> QUOTED PASSAGE
= = = = =
British sinologist and politician (1930–2019)

Roderick Lemonde MacFarquhar (2 December 1930 – 10 February 2019) was a British sinologist, politician, and journalist.

MacFarquhar was founding editor of China Quarterly in 1959. He served as a Member of Parliament in the 1970s, then joined the BBC. In the 1980s, he became a professor at Harvard University, where he served several terms as director of the Fairbank Center for Chinese Studies. He was best known for his studies of Maoist China, the three-volume The Origins of the Cultural Revolution and Mao's Last Revolution.

==Family and early life==
MacFarquhar was born in Lahore, British India (now Pakistan). His father was Sir Alexander MacFarquhar, a member of the Indian Civil Service and later a senior diplomat at the United Nations. His mother was Berenice (née Whitburn). He was educated at the Aitchison College in Lahore and Fettes College, an independent school in Edinburgh.

==Academic and journalistic career==
After spending part of his national service from 1949 to 1950 in Egypt and Jordan as a second lieutenant in the Royal Tank Regiment, he went up to Keble College, Oxford to read Philosophy, Politics and Economics, obtaining a BA in 1953. He then went on to obtain a master's degree from Harvard University in Far Eastern Regional Studies in 1955, studying with John King Fairbank, who supported his career as a China scholar.
= = = = =
> TASKS FOR THIS EXERCISE
• a. Reproduce verbatim the portion of the MacFarquhar biography that begins with the words containing "British sinologist and" and ends with "politician, and journalist.".
• b. List every educational institution at which MacFarquhar studied, according to the MacFarquhar biography.
• c. State whether each statement agrees with the MacFarquhar biography: (i) MacFarquhar was born in Edinburgh; (ii) he obtained a BA from Oxford in 1953; (iii) he was the founding editor of China Quarterly in 1959.

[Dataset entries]
= = = = =
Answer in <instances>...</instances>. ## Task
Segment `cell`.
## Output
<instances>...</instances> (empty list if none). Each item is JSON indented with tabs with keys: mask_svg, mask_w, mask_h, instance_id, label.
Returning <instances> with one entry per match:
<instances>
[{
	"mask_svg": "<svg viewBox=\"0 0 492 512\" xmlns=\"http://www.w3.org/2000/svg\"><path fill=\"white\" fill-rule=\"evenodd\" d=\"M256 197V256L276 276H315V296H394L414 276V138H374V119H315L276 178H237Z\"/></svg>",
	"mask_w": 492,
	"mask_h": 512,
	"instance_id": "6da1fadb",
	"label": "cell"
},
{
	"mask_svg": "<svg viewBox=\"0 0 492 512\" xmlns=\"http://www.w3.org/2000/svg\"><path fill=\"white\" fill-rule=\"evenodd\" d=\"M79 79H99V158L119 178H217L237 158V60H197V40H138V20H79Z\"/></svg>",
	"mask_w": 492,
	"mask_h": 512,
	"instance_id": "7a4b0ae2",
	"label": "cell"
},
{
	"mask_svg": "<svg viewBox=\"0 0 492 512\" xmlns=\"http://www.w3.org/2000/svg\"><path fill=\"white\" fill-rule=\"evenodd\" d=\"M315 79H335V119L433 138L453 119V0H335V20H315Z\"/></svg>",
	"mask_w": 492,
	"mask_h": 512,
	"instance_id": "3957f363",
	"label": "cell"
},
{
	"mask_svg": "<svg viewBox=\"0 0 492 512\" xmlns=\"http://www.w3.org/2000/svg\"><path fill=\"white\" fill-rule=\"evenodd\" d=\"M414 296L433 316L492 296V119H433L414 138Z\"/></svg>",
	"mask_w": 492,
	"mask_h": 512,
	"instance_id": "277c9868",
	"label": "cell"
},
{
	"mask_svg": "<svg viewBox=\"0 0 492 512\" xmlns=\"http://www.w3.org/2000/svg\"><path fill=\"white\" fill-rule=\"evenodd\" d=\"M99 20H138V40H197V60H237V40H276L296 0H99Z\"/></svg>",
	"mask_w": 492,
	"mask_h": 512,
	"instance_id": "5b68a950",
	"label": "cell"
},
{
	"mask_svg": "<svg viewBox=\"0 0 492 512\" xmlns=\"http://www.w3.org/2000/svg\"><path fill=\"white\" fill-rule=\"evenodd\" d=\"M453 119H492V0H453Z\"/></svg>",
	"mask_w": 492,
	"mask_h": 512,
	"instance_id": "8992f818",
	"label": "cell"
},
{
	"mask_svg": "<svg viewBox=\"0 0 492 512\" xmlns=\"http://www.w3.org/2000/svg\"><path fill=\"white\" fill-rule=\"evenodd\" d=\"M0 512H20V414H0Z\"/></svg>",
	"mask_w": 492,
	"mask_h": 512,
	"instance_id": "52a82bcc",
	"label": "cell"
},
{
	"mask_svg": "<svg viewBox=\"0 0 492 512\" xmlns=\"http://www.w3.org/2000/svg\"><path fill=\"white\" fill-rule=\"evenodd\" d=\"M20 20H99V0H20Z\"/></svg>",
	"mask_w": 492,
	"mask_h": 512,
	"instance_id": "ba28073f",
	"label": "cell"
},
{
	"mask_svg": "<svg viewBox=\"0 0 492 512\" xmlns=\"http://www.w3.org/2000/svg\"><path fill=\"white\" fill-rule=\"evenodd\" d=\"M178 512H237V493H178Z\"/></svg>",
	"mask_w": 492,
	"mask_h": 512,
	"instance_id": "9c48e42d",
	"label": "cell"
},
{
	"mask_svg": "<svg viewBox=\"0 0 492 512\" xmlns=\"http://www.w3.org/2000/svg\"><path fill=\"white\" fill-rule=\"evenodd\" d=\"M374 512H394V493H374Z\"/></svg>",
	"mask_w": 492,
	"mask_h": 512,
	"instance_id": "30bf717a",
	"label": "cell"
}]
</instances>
= = = = =
> SOLUTIONS PER TASK
• a.
British sinologist and politician (1930–2019)

Roderick Lemonde MacFarquhar (2 December 1930 – 10 February 2019) was a British sinologist, politician, and journalist.

• b.
Aitchison College in Lahore
Fettes College in Edinburgh
Keble College, Oxford
Harvard University

• c.
(i) No: "MacFarquhar was born in Lahore, British India (now Pakistan)."
(ii) Yes: "he went up to Keble College, Oxford to read Philosophy, Politics and Economics, obtaining a BA in 1953."
(iii) Yes: "MacFarquhar was founding editor of China Quarterly in 1959."